Through 2018, the city has also used more than $731,000 in grant funding for purchase and maintenance, which is required quarterly but not done on Marco Island.

Performing a random sampling of different filter boxes around the city, Young found and documented the city's failures.

A random sampling of the locations of Suntree filters on Marco Island found them not be installed properly or maintained as directed.

Many of concrete boxes were too large for the baskets or had cutouts in the side, allowing stormwater flow to completely bypass the filter baskets.

Others were missing boom filters and showed no signs of receiving any maintenance.

As for what was found in the actual filters, Young said there was very little as the majority of the organic waste and sediment the city vacuums was beneath the filter boxes.

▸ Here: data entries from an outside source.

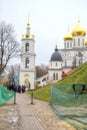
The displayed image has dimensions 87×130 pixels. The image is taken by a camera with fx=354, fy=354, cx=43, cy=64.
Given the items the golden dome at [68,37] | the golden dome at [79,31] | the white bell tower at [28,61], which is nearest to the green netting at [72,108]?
the white bell tower at [28,61]

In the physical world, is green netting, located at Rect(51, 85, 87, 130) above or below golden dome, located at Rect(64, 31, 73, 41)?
below

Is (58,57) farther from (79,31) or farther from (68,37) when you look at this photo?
(79,31)

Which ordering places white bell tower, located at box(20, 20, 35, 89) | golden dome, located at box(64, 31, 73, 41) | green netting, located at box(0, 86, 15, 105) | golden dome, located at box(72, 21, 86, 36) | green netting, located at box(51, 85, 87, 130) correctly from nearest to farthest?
green netting, located at box(51, 85, 87, 130), green netting, located at box(0, 86, 15, 105), white bell tower, located at box(20, 20, 35, 89), golden dome, located at box(72, 21, 86, 36), golden dome, located at box(64, 31, 73, 41)

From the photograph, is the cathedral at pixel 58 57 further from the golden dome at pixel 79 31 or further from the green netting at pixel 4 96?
the green netting at pixel 4 96

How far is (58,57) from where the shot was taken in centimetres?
9050

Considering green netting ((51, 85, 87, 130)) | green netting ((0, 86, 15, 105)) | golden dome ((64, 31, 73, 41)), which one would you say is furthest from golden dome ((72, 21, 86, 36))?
green netting ((51, 85, 87, 130))

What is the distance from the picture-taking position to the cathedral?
3191 inches

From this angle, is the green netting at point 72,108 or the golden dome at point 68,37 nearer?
the green netting at point 72,108

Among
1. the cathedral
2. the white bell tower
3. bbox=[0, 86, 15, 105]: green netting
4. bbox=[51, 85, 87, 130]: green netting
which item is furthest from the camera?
the cathedral

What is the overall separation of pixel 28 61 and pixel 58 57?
1197 cm

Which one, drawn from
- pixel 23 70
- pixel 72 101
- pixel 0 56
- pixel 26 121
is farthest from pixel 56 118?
pixel 23 70

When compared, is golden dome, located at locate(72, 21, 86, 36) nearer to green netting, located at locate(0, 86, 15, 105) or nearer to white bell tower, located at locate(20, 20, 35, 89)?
white bell tower, located at locate(20, 20, 35, 89)

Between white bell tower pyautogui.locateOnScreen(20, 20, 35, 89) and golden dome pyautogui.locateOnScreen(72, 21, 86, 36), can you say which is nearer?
white bell tower pyautogui.locateOnScreen(20, 20, 35, 89)

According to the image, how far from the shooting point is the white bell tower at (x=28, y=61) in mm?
80562
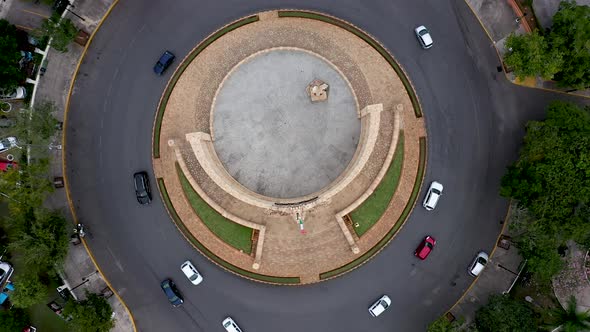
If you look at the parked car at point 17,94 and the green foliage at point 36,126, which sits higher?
the parked car at point 17,94

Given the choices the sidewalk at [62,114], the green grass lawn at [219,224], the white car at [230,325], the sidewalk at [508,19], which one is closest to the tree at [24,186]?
the sidewalk at [62,114]

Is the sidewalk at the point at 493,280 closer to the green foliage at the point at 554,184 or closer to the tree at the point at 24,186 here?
the green foliage at the point at 554,184

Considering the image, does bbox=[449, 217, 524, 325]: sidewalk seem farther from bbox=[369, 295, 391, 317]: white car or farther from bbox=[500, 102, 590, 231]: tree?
bbox=[369, 295, 391, 317]: white car

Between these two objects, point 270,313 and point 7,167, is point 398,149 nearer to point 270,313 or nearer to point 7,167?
point 270,313

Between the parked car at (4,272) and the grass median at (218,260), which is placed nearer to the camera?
the parked car at (4,272)

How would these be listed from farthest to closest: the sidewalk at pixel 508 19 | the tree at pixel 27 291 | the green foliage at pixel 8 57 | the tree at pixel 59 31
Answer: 1. the sidewalk at pixel 508 19
2. the tree at pixel 59 31
3. the green foliage at pixel 8 57
4. the tree at pixel 27 291

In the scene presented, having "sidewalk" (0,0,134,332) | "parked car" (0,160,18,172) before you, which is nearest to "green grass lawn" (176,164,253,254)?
"sidewalk" (0,0,134,332)
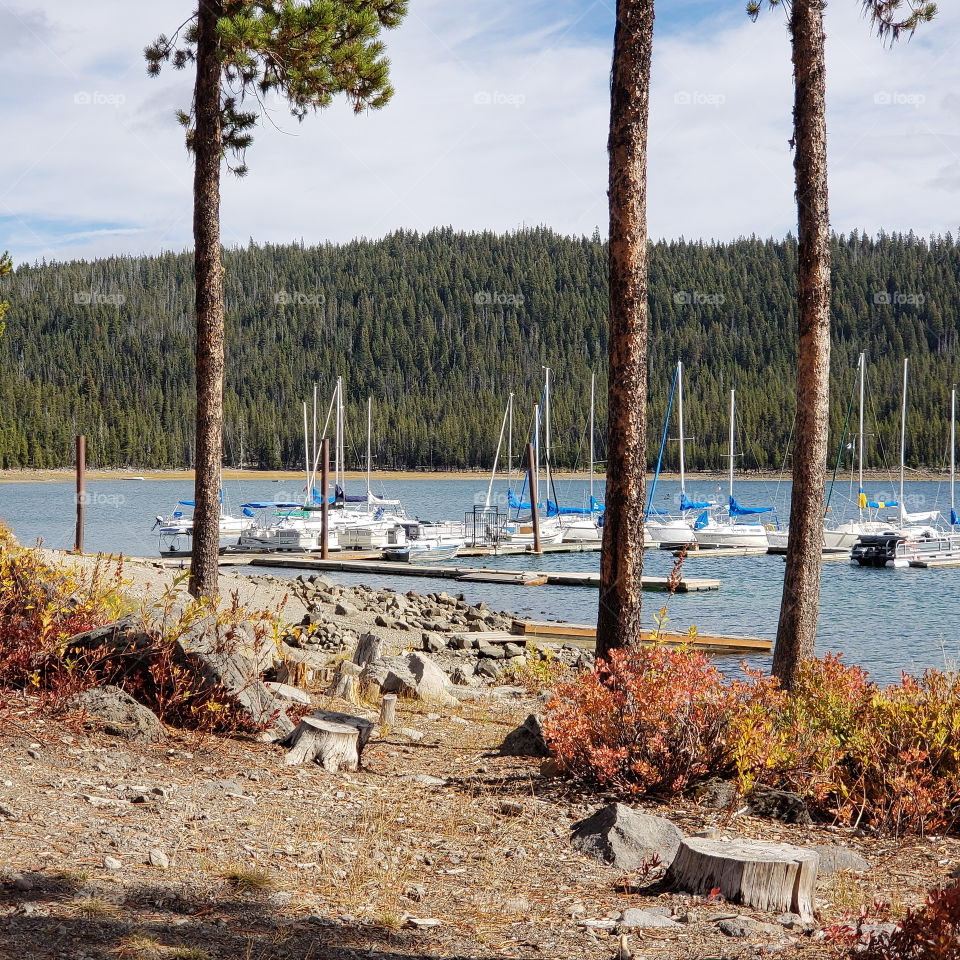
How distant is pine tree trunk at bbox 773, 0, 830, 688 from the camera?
930cm

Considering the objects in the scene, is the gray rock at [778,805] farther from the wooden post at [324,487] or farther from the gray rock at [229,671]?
the wooden post at [324,487]

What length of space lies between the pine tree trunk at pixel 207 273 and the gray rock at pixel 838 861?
786 cm

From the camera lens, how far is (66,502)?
317ft

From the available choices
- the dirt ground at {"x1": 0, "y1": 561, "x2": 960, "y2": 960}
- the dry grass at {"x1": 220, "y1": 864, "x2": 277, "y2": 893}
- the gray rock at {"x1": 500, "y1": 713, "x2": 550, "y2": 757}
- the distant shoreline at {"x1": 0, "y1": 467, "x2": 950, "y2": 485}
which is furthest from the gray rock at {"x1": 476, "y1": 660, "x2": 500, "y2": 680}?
the distant shoreline at {"x1": 0, "y1": 467, "x2": 950, "y2": 485}

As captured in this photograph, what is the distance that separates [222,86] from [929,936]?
11.4 metres

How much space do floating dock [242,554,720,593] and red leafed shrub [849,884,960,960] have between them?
2464 centimetres

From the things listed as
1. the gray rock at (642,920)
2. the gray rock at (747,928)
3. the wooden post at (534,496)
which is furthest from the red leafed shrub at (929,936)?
the wooden post at (534,496)

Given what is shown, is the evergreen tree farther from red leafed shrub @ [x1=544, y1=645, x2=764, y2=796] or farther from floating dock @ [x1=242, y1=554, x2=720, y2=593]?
floating dock @ [x1=242, y1=554, x2=720, y2=593]

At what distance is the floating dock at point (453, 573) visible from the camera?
102 feet

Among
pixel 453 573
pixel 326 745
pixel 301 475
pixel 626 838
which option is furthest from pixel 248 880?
pixel 301 475

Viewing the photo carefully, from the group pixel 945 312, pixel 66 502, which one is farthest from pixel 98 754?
pixel 945 312

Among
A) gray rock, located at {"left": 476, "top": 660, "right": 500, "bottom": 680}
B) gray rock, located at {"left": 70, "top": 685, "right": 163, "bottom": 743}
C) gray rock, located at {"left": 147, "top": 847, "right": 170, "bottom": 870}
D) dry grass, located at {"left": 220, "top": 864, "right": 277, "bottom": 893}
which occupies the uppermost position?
gray rock, located at {"left": 70, "top": 685, "right": 163, "bottom": 743}

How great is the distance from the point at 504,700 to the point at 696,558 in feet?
112

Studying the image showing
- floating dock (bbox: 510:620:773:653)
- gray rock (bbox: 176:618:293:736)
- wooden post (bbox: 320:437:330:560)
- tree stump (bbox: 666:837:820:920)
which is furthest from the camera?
wooden post (bbox: 320:437:330:560)
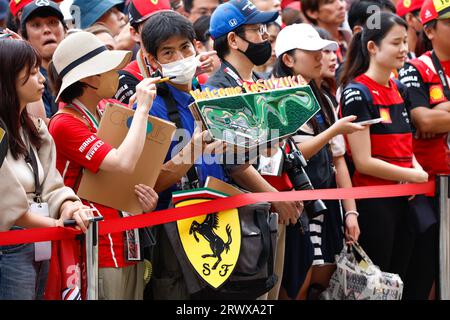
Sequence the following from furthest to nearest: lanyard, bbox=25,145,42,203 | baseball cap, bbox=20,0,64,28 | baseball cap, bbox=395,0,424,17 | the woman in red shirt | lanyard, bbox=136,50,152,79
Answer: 1. baseball cap, bbox=395,0,424,17
2. the woman in red shirt
3. baseball cap, bbox=20,0,64,28
4. lanyard, bbox=136,50,152,79
5. lanyard, bbox=25,145,42,203

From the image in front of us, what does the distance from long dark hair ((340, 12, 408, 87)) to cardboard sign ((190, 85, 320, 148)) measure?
1.47 meters

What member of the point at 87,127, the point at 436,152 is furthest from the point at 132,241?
the point at 436,152

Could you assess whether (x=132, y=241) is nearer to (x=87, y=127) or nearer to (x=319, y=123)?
(x=87, y=127)

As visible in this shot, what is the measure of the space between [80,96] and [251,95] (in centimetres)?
97

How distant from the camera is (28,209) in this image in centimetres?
482

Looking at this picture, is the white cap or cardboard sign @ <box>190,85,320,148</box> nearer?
cardboard sign @ <box>190,85,320,148</box>

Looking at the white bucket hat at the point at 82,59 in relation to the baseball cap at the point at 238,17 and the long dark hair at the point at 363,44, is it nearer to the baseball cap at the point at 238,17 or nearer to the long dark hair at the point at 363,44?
the baseball cap at the point at 238,17

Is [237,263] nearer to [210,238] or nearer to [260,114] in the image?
[210,238]

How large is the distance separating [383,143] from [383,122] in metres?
0.15

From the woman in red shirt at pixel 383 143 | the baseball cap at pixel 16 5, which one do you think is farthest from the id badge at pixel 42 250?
the woman in red shirt at pixel 383 143

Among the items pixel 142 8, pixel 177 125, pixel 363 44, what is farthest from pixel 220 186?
pixel 363 44

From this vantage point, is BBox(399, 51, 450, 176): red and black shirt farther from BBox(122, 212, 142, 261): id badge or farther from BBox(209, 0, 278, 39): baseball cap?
BBox(122, 212, 142, 261): id badge

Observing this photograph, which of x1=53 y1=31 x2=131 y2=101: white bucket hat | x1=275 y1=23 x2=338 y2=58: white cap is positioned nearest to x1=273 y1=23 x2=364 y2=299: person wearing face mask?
x1=275 y1=23 x2=338 y2=58: white cap

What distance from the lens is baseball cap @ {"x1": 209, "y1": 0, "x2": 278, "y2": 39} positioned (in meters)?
6.12
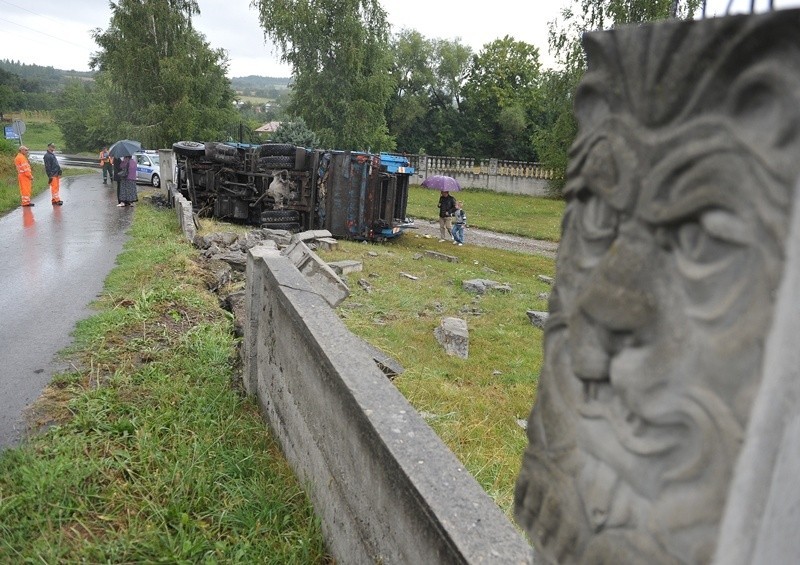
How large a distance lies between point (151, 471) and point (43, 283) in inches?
227

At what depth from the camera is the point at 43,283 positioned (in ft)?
28.1

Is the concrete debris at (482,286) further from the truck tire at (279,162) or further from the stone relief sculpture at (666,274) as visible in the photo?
the stone relief sculpture at (666,274)


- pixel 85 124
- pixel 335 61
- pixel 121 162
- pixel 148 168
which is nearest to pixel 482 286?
pixel 121 162

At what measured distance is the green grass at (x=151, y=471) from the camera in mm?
3312

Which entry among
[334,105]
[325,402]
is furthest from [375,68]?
[325,402]

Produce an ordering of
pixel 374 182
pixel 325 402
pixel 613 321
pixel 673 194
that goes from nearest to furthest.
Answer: pixel 673 194, pixel 613 321, pixel 325 402, pixel 374 182

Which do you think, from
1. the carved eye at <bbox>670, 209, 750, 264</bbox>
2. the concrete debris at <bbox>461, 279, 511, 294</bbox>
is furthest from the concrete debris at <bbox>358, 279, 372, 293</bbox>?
the carved eye at <bbox>670, 209, 750, 264</bbox>

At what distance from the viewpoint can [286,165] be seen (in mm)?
15570

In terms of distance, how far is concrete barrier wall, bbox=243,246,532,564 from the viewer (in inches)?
94.0

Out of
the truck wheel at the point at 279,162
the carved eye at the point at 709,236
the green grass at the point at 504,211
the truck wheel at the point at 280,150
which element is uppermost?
the carved eye at the point at 709,236

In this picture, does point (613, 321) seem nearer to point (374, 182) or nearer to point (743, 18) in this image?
point (743, 18)

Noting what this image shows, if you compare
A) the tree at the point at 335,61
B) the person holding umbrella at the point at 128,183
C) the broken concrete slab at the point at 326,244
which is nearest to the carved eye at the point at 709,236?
the broken concrete slab at the point at 326,244

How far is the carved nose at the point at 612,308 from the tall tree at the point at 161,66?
2984cm

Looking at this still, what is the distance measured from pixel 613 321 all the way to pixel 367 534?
208 cm
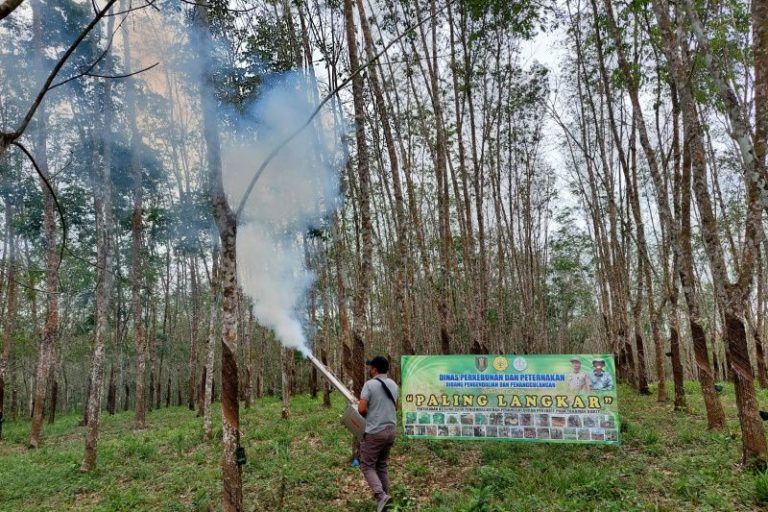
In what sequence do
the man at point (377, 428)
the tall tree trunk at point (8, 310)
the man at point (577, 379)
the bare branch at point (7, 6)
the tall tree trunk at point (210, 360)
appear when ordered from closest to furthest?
the bare branch at point (7, 6) → the man at point (377, 428) → the man at point (577, 379) → the tall tree trunk at point (210, 360) → the tall tree trunk at point (8, 310)

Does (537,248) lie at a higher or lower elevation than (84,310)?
higher

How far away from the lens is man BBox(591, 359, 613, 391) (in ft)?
23.5

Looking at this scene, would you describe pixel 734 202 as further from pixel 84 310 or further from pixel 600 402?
pixel 84 310

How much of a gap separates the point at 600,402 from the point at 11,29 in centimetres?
1752

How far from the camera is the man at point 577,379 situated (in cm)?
723

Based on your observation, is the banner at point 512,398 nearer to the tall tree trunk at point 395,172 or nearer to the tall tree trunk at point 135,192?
the tall tree trunk at point 395,172

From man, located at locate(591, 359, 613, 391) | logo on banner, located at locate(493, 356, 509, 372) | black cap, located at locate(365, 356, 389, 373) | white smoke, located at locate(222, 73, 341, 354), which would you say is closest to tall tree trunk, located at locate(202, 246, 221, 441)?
white smoke, located at locate(222, 73, 341, 354)

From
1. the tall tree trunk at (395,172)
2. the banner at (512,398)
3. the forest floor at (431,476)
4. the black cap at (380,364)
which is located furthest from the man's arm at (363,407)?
the tall tree trunk at (395,172)

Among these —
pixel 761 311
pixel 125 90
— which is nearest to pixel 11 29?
pixel 125 90

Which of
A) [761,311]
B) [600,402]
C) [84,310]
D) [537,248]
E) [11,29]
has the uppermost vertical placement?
[11,29]

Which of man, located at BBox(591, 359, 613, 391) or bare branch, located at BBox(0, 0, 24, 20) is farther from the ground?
bare branch, located at BBox(0, 0, 24, 20)

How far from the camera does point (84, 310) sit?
2714 centimetres

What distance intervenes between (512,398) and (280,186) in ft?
26.4

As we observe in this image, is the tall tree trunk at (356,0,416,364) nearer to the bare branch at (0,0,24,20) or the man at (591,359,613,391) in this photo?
the man at (591,359,613,391)
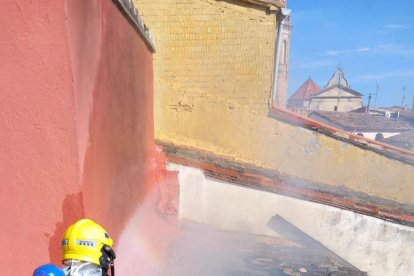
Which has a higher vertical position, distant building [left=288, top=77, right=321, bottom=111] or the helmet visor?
the helmet visor

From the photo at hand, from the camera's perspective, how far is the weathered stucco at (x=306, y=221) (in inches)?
285

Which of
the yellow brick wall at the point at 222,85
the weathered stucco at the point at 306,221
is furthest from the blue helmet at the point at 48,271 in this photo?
the yellow brick wall at the point at 222,85

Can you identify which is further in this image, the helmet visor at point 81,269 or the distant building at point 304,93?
the distant building at point 304,93

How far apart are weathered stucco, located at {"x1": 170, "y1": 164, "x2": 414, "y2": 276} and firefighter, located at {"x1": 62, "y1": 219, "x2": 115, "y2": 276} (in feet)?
16.5

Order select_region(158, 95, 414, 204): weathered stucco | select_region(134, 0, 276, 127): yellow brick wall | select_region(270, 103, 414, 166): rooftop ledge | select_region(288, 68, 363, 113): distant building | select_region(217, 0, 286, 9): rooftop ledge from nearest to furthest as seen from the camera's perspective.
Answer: select_region(217, 0, 286, 9): rooftop ledge
select_region(134, 0, 276, 127): yellow brick wall
select_region(158, 95, 414, 204): weathered stucco
select_region(270, 103, 414, 166): rooftop ledge
select_region(288, 68, 363, 113): distant building

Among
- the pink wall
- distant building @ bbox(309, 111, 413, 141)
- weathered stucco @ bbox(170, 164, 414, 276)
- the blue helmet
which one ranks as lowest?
distant building @ bbox(309, 111, 413, 141)

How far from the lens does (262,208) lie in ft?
24.4

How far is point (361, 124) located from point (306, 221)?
2229 cm

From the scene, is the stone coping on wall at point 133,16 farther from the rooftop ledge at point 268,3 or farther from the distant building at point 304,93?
Result: the distant building at point 304,93

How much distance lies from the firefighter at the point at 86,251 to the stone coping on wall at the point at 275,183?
4837 millimetres

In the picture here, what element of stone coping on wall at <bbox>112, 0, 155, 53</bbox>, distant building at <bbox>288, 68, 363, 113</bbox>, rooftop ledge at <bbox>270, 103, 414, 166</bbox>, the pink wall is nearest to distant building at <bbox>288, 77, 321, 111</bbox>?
distant building at <bbox>288, 68, 363, 113</bbox>

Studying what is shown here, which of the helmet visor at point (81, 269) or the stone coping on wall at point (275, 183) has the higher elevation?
the helmet visor at point (81, 269)

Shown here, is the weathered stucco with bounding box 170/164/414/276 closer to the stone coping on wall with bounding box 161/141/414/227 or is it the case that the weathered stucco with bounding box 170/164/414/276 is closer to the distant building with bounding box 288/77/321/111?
the stone coping on wall with bounding box 161/141/414/227

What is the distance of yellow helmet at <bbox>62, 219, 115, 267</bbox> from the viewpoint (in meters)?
1.97
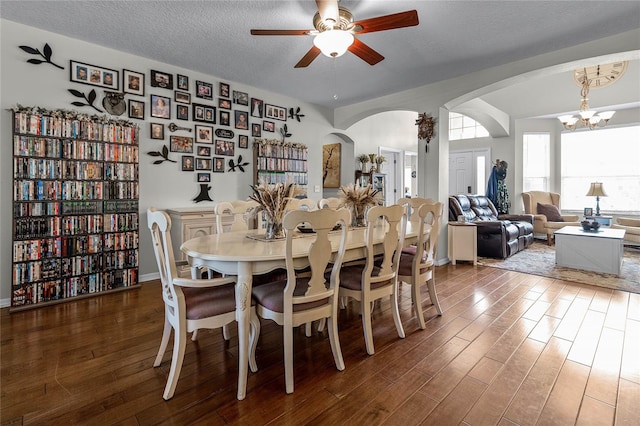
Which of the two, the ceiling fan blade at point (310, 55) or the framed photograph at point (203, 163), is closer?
the ceiling fan blade at point (310, 55)

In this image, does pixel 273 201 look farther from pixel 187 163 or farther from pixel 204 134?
pixel 204 134

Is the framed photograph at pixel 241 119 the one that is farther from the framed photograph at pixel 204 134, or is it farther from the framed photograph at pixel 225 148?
the framed photograph at pixel 204 134

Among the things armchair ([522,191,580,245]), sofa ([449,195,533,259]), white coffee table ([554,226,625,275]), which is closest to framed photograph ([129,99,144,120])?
sofa ([449,195,533,259])

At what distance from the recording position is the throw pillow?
6695 mm

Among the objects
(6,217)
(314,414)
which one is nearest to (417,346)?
(314,414)

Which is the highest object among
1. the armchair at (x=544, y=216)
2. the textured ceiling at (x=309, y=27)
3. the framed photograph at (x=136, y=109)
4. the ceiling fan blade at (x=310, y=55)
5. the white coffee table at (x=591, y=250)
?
the textured ceiling at (x=309, y=27)

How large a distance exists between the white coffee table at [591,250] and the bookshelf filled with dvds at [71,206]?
5.87 metres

"It's impeding water flow, serves no value and is a waste of money," Young said. "Just because we screwed up doesn't mean we can't correct it. Just get rid of it."

With a large number of filters used on the island, Young said it was difficult for such a small public works staff to perform the necessary upkeep and required a third-party contractor to do so at a higher cost.

Public Works Director Tim Pinter said the city did not pay any money last year for maintaining the filters because a third party contractor was paid through FEMA reimbursement as a result of Hurricane Irma.

Young, however, questioned the use of that money given the results.

"Question is could that FEMA money have been spent wisely elsewhere?" Young said. "I think the answer is yes."

In calling for the city to end its use of the filters, Young suggested the city allocate the money budgeted for them to fund increased water quality testing.

He also suggested various improvements the city could make to swale and curb drains to aid in preventing materials from seeping into the canals.